- [PROBLEM] Return the lines below as a JSON list of strings, one string per line, omitting blank lines.
* BEGIN RECORDS SHOWN *
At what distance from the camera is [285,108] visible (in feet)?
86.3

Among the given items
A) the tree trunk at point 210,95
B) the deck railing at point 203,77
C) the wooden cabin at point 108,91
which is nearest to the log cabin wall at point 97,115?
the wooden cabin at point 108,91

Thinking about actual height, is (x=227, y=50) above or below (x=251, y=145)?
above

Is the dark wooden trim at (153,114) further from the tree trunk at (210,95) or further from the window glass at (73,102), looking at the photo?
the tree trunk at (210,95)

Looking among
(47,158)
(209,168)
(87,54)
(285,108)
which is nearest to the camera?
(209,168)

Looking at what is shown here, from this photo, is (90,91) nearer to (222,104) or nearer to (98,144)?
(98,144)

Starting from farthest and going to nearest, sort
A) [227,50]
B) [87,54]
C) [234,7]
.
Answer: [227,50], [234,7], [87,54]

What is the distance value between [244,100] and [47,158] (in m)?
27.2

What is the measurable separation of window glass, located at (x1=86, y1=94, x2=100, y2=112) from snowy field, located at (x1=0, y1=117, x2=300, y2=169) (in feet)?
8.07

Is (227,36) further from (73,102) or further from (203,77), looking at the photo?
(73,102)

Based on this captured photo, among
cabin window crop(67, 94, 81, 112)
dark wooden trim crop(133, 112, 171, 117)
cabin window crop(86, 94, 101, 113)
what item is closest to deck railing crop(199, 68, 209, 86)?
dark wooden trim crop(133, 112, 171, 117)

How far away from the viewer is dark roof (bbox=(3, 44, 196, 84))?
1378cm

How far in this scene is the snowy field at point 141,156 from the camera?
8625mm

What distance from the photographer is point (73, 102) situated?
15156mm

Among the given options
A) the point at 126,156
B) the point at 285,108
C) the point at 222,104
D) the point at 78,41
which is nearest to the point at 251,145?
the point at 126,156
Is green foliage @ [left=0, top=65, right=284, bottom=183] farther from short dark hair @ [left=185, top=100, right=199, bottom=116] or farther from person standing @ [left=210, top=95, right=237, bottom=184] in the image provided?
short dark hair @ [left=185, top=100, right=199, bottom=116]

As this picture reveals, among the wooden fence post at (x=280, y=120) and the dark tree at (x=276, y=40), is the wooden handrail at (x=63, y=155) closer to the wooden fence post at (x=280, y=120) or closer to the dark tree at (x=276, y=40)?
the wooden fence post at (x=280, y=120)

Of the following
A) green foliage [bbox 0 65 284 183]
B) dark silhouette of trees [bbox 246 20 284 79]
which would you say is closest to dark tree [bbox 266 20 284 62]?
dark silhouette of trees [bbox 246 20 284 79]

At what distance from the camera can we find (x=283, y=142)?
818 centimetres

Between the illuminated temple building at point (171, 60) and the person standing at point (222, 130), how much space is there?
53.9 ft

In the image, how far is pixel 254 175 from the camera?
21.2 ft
* END RECORDS SHOWN *
- [OUTPUT FOR THIS TASK]
[
  "At what distance from the camera is [285,108] visible (in feet)?",
  "86.3",
  "Among the given items",
  "A) the tree trunk at point 210,95",
  "B) the deck railing at point 203,77",
  "C) the wooden cabin at point 108,91",
  "which is nearest to the log cabin wall at point 97,115?",
  "the wooden cabin at point 108,91",
  "Thinking about actual height, is (x=227, y=50) above or below (x=251, y=145)?",
  "above",
  "Is the dark wooden trim at (153,114) further from the tree trunk at (210,95) or further from the window glass at (73,102), looking at the photo?",
  "the tree trunk at (210,95)",
  "Looking among",
  "(47,158)",
  "(209,168)",
  "(87,54)",
  "(285,108)",
  "which is nearest to the camera?",
  "(209,168)",
  "Looking at what is shown here, from this photo, is (90,91) nearer to (222,104) or nearer to (98,144)?",
  "(98,144)",
  "Starting from farthest and going to nearest, sort",
  "A) [227,50]",
  "B) [87,54]",
  "C) [234,7]",
  ".",
  "Answer: [227,50], [234,7], [87,54]",
  "What is the distance value between [244,100] and [47,158] (in m)?",
  "27.2",
  "What is the measurable separation of window glass, located at (x1=86, y1=94, x2=100, y2=112) from snowy field, located at (x1=0, y1=117, x2=300, y2=169) (in feet)?",
  "8.07",
  "Is (227,36) further from (73,102) or further from (203,77), looking at the photo?",
  "(73,102)",
  "Based on this captured photo, among",
  "cabin window crop(67, 94, 81, 112)",
  "dark wooden trim crop(133, 112, 171, 117)",
  "cabin window crop(86, 94, 101, 113)",
  "what item is closest to deck railing crop(199, 68, 209, 86)?",
  "dark wooden trim crop(133, 112, 171, 117)",
  "How far away from the viewer is dark roof (bbox=(3, 44, 196, 84))?",
  "1378cm",
  "How far in this scene is the snowy field at point 141,156 from the camera?",
  "8625mm",
  "What distance from the photographer is point (73, 102) situated?",
  "15156mm",
  "Among the given options",
  "A) the point at 126,156",
  "B) the point at 285,108",
  "C) the point at 222,104",
  "D) the point at 78,41",
  "which is nearest to the point at 251,145?",
  "the point at 126,156",
  "Is green foliage @ [left=0, top=65, right=284, bottom=183] farther from short dark hair @ [left=185, top=100, right=199, bottom=116] or farther from person standing @ [left=210, top=95, right=237, bottom=184] in the image provided?",
  "short dark hair @ [left=185, top=100, right=199, bottom=116]",
  "As this picture reveals, among the wooden fence post at (x=280, y=120) and the dark tree at (x=276, y=40), is the wooden handrail at (x=63, y=155) closer to the wooden fence post at (x=280, y=120) or closer to the dark tree at (x=276, y=40)?",
  "the wooden fence post at (x=280, y=120)",
  "Of the following",
  "A) green foliage [bbox 0 65 284 183]",
  "B) dark silhouette of trees [bbox 246 20 284 79]",
  "which would you say is closest to dark tree [bbox 266 20 284 62]?",
  "dark silhouette of trees [bbox 246 20 284 79]",
  "At what distance from the camera can we find (x=283, y=142)?",
  "818 centimetres",
  "Between the illuminated temple building at point (171, 60) and the person standing at point (222, 130), how much space is there?",
  "53.9 ft",
  "In the image, how far is pixel 254 175 from the camera?",
  "21.2 ft"
]